Aims To evaluate the accuracy, consumable cost and time around testing (TAT) of a next-generation sequencing (NGS) assay, the Ion Torrent AmpliSeq Colon and Lung Cancer Panel, as an alternative to Sanger sequencing to genotype KRAS, NRAS and BRAF in colorectal cancer patients.

Methods The Ion Torrent panel was first verified on cell lines and on control samples and then prospectively applied to routine specimens (n=114), with Sanger sequencing as reference.

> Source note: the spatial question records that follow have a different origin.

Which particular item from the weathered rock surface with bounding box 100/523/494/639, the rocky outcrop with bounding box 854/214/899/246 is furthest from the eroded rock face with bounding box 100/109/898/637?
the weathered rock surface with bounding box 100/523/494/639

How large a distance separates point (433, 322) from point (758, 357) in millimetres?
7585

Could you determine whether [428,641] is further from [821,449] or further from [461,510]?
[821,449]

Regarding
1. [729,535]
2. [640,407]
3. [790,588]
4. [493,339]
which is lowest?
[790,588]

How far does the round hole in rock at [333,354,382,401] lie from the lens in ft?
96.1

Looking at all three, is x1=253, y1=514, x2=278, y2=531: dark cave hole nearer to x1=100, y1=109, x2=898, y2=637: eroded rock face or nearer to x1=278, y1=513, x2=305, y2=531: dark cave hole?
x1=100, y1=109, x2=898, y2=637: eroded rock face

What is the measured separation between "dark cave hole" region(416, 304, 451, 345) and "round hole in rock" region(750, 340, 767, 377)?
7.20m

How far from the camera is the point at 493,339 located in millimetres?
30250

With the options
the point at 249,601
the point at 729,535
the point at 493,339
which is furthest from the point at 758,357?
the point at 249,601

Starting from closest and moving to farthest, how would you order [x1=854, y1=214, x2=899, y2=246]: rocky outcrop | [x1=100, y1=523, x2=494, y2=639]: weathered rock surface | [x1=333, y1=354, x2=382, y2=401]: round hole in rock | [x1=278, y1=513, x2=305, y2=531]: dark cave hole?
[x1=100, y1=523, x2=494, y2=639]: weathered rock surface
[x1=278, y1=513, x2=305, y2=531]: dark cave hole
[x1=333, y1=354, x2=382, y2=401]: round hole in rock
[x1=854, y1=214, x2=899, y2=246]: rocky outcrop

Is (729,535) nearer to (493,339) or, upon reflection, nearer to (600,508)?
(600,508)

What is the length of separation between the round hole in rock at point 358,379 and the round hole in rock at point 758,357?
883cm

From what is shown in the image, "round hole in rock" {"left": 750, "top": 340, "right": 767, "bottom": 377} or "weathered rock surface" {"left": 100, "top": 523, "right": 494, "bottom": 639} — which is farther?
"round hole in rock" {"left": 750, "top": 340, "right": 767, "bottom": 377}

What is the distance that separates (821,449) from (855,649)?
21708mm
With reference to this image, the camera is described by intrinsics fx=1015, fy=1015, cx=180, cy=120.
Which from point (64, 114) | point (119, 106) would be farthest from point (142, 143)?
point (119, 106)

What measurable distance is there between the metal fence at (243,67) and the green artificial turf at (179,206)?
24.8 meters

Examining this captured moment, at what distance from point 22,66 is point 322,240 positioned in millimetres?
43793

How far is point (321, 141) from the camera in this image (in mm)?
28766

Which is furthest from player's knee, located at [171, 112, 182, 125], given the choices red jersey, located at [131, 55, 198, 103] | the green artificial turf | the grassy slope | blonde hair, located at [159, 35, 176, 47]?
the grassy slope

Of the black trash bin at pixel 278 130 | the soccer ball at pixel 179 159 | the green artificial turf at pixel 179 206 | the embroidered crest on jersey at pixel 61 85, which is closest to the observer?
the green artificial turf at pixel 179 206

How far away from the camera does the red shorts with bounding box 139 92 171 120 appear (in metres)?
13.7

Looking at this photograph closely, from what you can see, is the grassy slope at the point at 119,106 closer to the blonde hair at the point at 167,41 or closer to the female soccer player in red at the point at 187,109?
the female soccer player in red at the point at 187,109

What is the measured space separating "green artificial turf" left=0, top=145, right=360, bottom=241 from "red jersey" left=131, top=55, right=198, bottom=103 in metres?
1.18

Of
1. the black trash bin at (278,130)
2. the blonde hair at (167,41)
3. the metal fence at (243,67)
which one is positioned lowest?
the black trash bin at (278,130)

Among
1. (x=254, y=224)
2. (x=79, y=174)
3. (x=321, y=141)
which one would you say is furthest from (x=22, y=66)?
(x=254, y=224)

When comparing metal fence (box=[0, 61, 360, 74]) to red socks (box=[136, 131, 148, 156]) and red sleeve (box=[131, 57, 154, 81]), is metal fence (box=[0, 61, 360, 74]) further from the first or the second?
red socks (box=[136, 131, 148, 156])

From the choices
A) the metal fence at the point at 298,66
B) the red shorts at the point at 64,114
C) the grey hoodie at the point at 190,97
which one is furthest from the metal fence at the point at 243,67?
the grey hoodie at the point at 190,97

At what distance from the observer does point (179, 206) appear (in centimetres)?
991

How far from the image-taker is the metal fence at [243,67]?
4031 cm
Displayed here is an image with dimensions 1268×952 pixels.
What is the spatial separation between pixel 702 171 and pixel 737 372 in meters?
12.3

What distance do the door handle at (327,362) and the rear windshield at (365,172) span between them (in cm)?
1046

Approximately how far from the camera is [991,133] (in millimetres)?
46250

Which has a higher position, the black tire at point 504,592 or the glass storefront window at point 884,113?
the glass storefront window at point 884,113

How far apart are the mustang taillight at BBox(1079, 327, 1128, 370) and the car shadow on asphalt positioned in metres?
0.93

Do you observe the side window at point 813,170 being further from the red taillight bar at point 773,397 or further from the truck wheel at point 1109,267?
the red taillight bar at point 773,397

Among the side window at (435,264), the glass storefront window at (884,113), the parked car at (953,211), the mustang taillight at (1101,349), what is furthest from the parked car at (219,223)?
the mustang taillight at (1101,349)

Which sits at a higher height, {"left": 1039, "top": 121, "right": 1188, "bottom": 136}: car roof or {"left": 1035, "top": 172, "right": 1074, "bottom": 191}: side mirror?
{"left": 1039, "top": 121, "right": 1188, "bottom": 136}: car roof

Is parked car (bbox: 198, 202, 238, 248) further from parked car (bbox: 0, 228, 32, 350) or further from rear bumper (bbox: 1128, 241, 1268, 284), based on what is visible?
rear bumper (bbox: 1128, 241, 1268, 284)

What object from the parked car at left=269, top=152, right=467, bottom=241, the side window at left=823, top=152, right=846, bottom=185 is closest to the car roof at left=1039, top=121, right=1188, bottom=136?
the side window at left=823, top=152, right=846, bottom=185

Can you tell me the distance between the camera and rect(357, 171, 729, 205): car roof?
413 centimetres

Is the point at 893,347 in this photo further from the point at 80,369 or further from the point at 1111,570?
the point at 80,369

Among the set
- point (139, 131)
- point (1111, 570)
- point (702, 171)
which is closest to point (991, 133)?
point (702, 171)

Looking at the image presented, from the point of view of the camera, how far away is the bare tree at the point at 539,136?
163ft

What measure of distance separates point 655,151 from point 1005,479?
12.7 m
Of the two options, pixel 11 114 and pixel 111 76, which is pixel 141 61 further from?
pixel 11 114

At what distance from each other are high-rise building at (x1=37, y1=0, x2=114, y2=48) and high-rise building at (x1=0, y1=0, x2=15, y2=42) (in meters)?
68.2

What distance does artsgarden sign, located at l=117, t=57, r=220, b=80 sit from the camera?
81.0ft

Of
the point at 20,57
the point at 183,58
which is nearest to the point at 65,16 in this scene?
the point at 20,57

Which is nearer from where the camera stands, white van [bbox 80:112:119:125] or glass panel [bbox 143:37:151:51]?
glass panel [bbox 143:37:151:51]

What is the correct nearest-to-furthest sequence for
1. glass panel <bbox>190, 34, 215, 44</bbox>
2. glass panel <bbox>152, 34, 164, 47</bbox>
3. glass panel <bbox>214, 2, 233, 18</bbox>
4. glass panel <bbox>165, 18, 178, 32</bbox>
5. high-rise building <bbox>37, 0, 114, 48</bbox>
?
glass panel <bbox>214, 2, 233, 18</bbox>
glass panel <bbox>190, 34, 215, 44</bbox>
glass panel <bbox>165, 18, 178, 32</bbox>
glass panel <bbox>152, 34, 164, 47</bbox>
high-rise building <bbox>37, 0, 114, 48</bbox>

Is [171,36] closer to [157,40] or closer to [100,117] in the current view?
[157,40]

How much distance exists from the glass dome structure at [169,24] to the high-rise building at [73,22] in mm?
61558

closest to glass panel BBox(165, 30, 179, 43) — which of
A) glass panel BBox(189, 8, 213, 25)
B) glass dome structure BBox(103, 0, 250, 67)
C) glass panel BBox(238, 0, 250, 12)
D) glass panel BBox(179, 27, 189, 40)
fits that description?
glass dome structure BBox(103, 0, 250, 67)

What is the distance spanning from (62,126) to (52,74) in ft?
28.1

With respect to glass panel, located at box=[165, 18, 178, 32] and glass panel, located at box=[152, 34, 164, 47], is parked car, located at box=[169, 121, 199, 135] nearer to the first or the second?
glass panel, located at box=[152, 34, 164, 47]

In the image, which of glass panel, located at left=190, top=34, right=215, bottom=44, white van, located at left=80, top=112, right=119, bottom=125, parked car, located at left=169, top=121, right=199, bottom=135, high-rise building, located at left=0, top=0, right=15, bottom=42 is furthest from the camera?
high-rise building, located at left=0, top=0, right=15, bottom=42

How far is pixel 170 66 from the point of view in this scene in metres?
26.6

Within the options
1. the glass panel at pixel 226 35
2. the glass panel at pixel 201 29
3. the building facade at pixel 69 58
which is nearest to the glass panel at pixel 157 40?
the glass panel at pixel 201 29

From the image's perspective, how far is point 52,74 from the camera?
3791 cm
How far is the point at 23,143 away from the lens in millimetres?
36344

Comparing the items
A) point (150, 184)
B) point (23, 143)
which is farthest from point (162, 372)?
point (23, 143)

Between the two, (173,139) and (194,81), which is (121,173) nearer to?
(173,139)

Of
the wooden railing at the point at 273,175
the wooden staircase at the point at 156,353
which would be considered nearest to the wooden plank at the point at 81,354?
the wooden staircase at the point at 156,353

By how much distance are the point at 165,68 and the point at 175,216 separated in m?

Results The Ion Torrent panel detected mutant alleles at the 5% level on cell lines and correctly classified all control tissues. The Ion Torrent assay was successfully carried out on most (95.6%) routine diagnostic samples. Of these, 12 (11%) harboured mutations in the BRAF gene and 47 (43%) in either of the two RAS genes, in two cases with a low abundance of RAS mutant allele which was missed by Sanger sequencing. The mean TAT, from sample receipt to reporting, was 10.4 (Sanger) and 13.0 (Ion Torrent) working days. The consumable cost for genotyping KRAS, NRAS and BRAF was €196 (Sanger) and €187 (Ion Torrent).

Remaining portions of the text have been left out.